First some useful shortcuts:

  1. Ctrl + p: open any file. In fact you can also add ‘@’ as prefix to go to symbol–which is just equivalent to Ctrl + r and you can also add ‘:’ as prefix go to line–which just equivalent to Ctrl + g.
  2. Ctrl + click: multiple selection.
  3. Ctrl + Shift + right click: multiple vertical selection.
  4. Shift + Alt + w: wrap multiple selections into tags–really useful for frontend programmers; or you may want to try Emmet for even better user experience.
  5. Ctrl + Shift + Up/Down: move up or down the current editing line.
  6. Ctrl + ': expand selection to quotes(install Expand selection to quotes package).
  7. Ctrl + l: expand selection to line.
  8. Ctrl + d: expand selection to word.
  9. Shift + Alt + Up/Down: expand selection to the line above/below.
  10. Ctrl + Shift + d: duplicate the current line.
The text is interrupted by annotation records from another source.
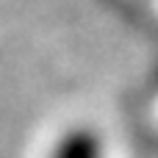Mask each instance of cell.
Here are the masks:
<instances>
[{
  "mask_svg": "<svg viewBox=\"0 0 158 158\" xmlns=\"http://www.w3.org/2000/svg\"><path fill=\"white\" fill-rule=\"evenodd\" d=\"M39 158H111V144L92 119H69L53 131Z\"/></svg>",
  "mask_w": 158,
  "mask_h": 158,
  "instance_id": "1",
  "label": "cell"
}]
</instances>
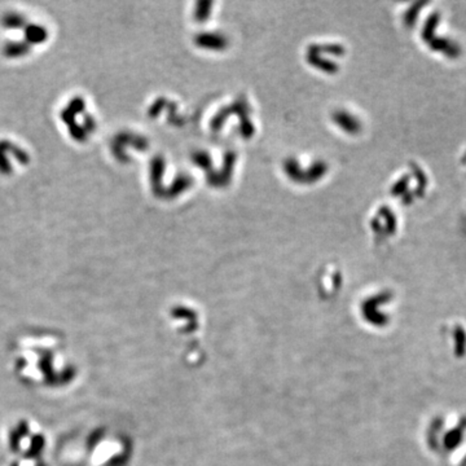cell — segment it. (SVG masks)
Returning <instances> with one entry per match:
<instances>
[{"instance_id": "cell-7", "label": "cell", "mask_w": 466, "mask_h": 466, "mask_svg": "<svg viewBox=\"0 0 466 466\" xmlns=\"http://www.w3.org/2000/svg\"><path fill=\"white\" fill-rule=\"evenodd\" d=\"M0 172L4 175L12 172L11 164H9L8 158H7V155H6V152H4L3 149H0Z\"/></svg>"}, {"instance_id": "cell-5", "label": "cell", "mask_w": 466, "mask_h": 466, "mask_svg": "<svg viewBox=\"0 0 466 466\" xmlns=\"http://www.w3.org/2000/svg\"><path fill=\"white\" fill-rule=\"evenodd\" d=\"M68 127H69V132H70L71 137H73L74 140H76V141H85V140L87 139V132H86L85 127H82V126H79V125H76V122L73 123V125L68 126Z\"/></svg>"}, {"instance_id": "cell-3", "label": "cell", "mask_w": 466, "mask_h": 466, "mask_svg": "<svg viewBox=\"0 0 466 466\" xmlns=\"http://www.w3.org/2000/svg\"><path fill=\"white\" fill-rule=\"evenodd\" d=\"M0 149H3L4 152H11L12 154H13L14 158H16L17 161L21 162V164H24V165L28 164L29 159H30V158H29L28 153L25 152V150L22 149V148L16 147V145H14L13 143L8 141V140H2V141H0Z\"/></svg>"}, {"instance_id": "cell-8", "label": "cell", "mask_w": 466, "mask_h": 466, "mask_svg": "<svg viewBox=\"0 0 466 466\" xmlns=\"http://www.w3.org/2000/svg\"><path fill=\"white\" fill-rule=\"evenodd\" d=\"M86 125H85V130H95V120L90 117V115H86Z\"/></svg>"}, {"instance_id": "cell-1", "label": "cell", "mask_w": 466, "mask_h": 466, "mask_svg": "<svg viewBox=\"0 0 466 466\" xmlns=\"http://www.w3.org/2000/svg\"><path fill=\"white\" fill-rule=\"evenodd\" d=\"M48 38V31L44 26L31 24L25 26V40L28 44H42Z\"/></svg>"}, {"instance_id": "cell-6", "label": "cell", "mask_w": 466, "mask_h": 466, "mask_svg": "<svg viewBox=\"0 0 466 466\" xmlns=\"http://www.w3.org/2000/svg\"><path fill=\"white\" fill-rule=\"evenodd\" d=\"M85 107L86 105H85V101H83V98L74 97L73 100H70V103H69L68 109H70L74 114H76V113H82L83 110H85Z\"/></svg>"}, {"instance_id": "cell-4", "label": "cell", "mask_w": 466, "mask_h": 466, "mask_svg": "<svg viewBox=\"0 0 466 466\" xmlns=\"http://www.w3.org/2000/svg\"><path fill=\"white\" fill-rule=\"evenodd\" d=\"M2 25L7 29H21L25 28L26 25V18L22 14L16 13V12H11V13H6L2 18Z\"/></svg>"}, {"instance_id": "cell-2", "label": "cell", "mask_w": 466, "mask_h": 466, "mask_svg": "<svg viewBox=\"0 0 466 466\" xmlns=\"http://www.w3.org/2000/svg\"><path fill=\"white\" fill-rule=\"evenodd\" d=\"M30 52V44L26 42H8L4 46L3 53L8 58H17L26 56Z\"/></svg>"}]
</instances>
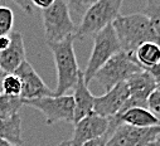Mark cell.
Masks as SVG:
<instances>
[{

Of course there are some handy shortcuts and you could define your own shortcuts as well. And notice that everything listed down here is for Ubuntu/Linux. So if you are using Mac or Windows, check Sublime help first :P.

Some nice packages:

  1. Emmet: really useful for html and css, a must-have for frontend developers.
  2. Anaconda: a great package to make Sublime a powerful IDE for Python.
  3. JSHint: for JavaScript developers.
  4. Color Highlighter: highlighting css colors.
  5. Origami: easily manage multiple panes (also personally I am more used to Layout that comes with Sublime).
  6. Git Gutter: show git diff while editing.
  7. Bracket Highlighter: highlight matching brackets and tags more easily.

Some other setup:

  1. Pick a darker theme, my favorite is 3024 (Night).
  2. "highlight_line": true: show current line more clearly.
  3. Have a wider caret:
    "caret_extra_bottom": 2
    "caret_extra_top": 2
    "caret_extra_width": 4
    "caret_style": "solid"
    "wide_caret": true
    
  4. "highlight_modified_tabs": true: highlight unsaved files.
  5. Higher lines for code reading:
    "line_padding_bottom": 1,
    "line_padding_top": 1,
    
  6. Differentiate files and folders: "bold_folder_labels": true.

Hope you just get better with using Sublime if you are also a fan, or become good with any editor that you are in love with.